Could you retype the rows from the line containing "Of [552,340], [294,65], [2,126], [371,10], [121,194], which" through the end of the rows, keeping every line unchanged?

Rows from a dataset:
# # #
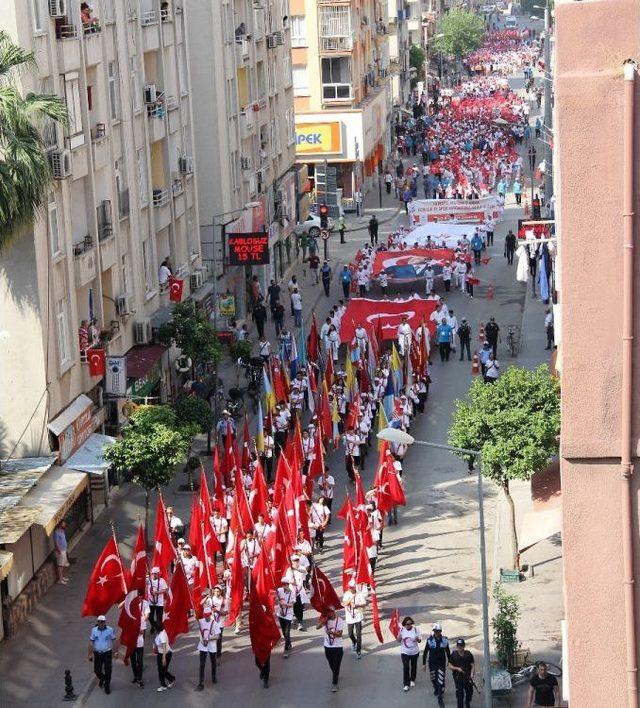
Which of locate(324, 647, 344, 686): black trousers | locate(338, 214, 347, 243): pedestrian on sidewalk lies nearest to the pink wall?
locate(324, 647, 344, 686): black trousers

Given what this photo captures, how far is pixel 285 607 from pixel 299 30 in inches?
2095

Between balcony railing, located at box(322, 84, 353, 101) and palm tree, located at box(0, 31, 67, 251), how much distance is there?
48.0 m

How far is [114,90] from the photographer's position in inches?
1558

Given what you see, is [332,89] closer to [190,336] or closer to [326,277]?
[326,277]

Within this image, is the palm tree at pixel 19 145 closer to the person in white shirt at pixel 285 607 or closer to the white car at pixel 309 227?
the person in white shirt at pixel 285 607

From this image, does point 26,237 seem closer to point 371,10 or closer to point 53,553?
point 53,553

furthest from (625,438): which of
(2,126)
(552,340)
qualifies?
(552,340)

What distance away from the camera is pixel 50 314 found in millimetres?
32625

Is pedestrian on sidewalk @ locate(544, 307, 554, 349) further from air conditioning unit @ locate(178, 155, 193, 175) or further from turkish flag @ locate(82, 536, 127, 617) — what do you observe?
turkish flag @ locate(82, 536, 127, 617)

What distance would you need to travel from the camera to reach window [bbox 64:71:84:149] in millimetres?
35031

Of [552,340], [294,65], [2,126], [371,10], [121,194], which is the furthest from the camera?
[371,10]

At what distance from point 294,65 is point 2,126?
1919 inches

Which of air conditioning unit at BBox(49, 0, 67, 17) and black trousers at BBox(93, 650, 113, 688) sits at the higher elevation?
air conditioning unit at BBox(49, 0, 67, 17)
# # #
### Correct answer
Of [552,340], [294,65], [2,126], [371,10], [121,194], which is the furthest from the camera?
[371,10]

At what distance from point 294,65 is point 2,126?
1919 inches

Which of air conditioning unit at BBox(49, 0, 67, 17) and black trousers at BBox(93, 650, 113, 688) sits at the higher elevation?
air conditioning unit at BBox(49, 0, 67, 17)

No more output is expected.